* [GOAL OF THE EXERCISE]:
Using "terms" as the search string, find the matching lines below and copy them.

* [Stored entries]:
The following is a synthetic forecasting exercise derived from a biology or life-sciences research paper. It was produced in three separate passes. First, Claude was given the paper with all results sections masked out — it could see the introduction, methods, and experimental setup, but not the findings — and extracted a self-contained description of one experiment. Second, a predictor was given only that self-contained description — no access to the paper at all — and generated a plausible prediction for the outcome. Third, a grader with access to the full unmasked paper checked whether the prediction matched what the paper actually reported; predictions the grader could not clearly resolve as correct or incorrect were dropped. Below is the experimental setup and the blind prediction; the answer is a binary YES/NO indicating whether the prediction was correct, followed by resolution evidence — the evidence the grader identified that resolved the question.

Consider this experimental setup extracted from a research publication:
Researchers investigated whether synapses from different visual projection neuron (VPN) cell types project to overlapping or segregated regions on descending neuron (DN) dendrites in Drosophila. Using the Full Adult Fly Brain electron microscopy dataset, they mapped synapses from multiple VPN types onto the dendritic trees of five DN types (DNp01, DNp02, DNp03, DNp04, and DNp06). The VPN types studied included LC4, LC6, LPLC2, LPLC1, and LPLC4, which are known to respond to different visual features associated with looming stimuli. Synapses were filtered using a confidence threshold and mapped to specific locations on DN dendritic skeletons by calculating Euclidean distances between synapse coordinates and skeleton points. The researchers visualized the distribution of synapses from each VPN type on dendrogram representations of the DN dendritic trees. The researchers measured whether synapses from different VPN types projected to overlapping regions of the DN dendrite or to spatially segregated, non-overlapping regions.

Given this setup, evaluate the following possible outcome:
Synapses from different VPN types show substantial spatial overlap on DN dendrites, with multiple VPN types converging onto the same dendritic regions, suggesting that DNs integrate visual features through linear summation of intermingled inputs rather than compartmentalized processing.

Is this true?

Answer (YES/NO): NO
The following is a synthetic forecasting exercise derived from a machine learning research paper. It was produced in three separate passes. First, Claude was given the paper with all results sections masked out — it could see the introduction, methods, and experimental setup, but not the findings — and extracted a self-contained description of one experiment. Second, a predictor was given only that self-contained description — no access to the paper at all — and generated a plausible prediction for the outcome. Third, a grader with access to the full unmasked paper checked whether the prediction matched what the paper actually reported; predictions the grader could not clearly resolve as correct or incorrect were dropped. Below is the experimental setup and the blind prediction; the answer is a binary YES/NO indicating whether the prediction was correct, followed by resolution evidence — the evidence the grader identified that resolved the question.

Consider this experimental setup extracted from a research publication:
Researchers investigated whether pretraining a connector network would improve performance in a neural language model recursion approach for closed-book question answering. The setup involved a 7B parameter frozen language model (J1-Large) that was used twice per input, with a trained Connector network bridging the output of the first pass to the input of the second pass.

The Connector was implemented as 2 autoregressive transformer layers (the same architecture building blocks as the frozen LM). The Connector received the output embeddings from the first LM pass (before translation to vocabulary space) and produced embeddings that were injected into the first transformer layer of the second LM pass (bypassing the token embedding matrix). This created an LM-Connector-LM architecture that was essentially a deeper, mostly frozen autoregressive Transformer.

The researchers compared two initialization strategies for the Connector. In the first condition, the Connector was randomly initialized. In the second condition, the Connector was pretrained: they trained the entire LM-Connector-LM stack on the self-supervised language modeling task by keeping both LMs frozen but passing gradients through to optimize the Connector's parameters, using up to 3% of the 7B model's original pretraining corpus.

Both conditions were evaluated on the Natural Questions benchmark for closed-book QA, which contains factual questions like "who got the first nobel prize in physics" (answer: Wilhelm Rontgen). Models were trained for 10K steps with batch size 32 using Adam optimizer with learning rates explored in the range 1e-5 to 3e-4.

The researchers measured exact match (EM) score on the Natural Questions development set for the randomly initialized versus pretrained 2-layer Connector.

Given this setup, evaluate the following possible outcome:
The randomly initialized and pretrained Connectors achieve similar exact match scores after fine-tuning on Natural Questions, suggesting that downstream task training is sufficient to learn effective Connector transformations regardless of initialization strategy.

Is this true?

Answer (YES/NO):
* * *
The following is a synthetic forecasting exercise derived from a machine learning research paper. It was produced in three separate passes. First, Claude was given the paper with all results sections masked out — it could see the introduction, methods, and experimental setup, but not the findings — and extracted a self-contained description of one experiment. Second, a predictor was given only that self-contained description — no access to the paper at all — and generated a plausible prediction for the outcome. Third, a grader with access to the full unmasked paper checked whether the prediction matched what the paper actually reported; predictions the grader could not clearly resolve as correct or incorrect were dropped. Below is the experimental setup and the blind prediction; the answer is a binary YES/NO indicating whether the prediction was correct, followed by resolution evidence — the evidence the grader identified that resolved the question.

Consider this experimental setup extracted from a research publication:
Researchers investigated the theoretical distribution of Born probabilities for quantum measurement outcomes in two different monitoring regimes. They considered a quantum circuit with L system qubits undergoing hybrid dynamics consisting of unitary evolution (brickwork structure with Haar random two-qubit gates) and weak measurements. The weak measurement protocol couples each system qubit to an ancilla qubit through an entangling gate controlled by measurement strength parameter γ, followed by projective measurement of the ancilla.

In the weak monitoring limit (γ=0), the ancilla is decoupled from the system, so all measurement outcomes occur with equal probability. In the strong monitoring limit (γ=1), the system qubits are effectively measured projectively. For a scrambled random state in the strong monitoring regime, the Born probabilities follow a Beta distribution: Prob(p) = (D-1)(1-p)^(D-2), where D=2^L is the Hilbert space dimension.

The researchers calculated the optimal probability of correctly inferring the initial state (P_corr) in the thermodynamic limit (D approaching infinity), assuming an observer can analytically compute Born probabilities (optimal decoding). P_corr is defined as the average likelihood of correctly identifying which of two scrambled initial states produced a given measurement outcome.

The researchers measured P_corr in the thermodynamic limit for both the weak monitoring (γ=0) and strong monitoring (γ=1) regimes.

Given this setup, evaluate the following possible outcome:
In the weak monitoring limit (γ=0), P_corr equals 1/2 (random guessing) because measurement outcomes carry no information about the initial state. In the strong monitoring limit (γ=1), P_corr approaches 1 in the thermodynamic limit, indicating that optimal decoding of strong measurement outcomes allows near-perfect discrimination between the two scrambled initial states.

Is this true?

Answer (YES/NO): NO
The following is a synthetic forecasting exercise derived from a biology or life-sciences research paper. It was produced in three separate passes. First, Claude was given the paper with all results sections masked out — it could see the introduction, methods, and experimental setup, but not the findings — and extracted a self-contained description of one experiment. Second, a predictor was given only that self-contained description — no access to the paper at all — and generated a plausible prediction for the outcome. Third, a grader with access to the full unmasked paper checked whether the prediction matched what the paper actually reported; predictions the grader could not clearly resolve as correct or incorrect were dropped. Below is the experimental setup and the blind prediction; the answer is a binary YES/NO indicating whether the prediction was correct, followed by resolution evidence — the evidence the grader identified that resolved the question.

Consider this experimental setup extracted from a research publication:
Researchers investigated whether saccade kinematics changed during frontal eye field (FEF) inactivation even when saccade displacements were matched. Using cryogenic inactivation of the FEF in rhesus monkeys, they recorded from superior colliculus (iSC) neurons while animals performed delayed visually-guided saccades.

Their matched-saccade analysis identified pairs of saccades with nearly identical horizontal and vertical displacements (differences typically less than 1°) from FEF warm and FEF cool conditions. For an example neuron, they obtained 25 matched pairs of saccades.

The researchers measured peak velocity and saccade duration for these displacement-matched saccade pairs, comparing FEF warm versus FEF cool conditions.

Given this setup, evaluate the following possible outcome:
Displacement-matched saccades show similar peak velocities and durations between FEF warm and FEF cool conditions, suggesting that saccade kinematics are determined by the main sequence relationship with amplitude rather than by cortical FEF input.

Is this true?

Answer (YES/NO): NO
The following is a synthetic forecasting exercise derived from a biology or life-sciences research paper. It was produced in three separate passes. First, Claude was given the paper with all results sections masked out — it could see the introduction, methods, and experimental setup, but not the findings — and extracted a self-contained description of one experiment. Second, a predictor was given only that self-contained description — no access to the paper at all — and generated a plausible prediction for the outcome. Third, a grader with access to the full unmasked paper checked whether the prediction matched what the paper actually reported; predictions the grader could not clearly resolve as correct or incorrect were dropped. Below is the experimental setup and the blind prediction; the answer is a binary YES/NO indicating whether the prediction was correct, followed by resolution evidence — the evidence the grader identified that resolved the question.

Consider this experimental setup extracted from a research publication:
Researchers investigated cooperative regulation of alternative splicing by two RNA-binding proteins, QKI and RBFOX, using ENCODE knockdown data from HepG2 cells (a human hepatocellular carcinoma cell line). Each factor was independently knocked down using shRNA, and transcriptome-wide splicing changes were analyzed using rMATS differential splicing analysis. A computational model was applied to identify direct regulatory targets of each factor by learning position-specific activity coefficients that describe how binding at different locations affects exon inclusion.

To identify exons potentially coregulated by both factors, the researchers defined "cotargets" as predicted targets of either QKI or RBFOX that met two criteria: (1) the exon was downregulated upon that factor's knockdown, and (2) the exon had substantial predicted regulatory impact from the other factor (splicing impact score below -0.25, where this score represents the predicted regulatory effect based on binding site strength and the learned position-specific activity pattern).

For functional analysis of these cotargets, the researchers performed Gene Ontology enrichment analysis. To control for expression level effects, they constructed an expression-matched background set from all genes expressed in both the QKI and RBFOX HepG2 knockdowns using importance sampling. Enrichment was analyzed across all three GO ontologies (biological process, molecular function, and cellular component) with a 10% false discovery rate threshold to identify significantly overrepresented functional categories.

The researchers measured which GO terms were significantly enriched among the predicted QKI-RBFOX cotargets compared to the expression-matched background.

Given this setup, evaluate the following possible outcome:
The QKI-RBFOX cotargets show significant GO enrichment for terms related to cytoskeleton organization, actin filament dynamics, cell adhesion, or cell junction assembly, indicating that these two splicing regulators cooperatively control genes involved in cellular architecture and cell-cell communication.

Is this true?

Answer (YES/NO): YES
==
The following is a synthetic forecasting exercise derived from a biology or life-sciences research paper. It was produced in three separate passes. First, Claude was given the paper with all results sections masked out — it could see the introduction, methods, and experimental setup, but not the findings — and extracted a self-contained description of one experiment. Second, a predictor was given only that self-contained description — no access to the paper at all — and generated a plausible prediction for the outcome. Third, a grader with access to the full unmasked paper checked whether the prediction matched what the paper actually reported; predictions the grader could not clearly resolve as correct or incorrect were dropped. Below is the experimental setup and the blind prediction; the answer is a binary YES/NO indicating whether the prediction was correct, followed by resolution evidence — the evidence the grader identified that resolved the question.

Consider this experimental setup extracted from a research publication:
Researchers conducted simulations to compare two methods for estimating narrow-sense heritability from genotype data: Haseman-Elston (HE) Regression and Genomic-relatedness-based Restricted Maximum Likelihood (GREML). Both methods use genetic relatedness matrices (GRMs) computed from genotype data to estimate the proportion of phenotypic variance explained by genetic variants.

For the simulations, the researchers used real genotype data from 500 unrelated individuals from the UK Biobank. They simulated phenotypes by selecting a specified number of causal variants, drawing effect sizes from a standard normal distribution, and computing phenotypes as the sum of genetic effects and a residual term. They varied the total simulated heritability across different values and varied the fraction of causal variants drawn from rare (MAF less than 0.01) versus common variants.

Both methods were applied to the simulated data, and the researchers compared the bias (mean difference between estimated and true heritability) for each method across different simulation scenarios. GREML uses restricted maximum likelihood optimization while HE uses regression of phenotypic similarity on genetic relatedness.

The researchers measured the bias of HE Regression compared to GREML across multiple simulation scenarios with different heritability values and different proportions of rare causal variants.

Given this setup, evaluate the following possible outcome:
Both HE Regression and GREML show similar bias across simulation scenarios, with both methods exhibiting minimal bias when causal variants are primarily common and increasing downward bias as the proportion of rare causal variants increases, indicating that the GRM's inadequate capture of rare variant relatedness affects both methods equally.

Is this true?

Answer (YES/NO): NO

* [RESPONSE TO THE EXERCISE]:
The researchers measured which GO terms were significantly enriched among the predicted QKI-RBFOX cotargets compared to the expression-matched background.
The QKI-RBFOX cotargets show significant GO enrichment for terms related to cytoskeleton organization, actin filament dynamics, cell adhesion, or cell junction assembly, indicating that these two splicing regulators cooperatively control genes involved in cellular architecture and cell-cell communication.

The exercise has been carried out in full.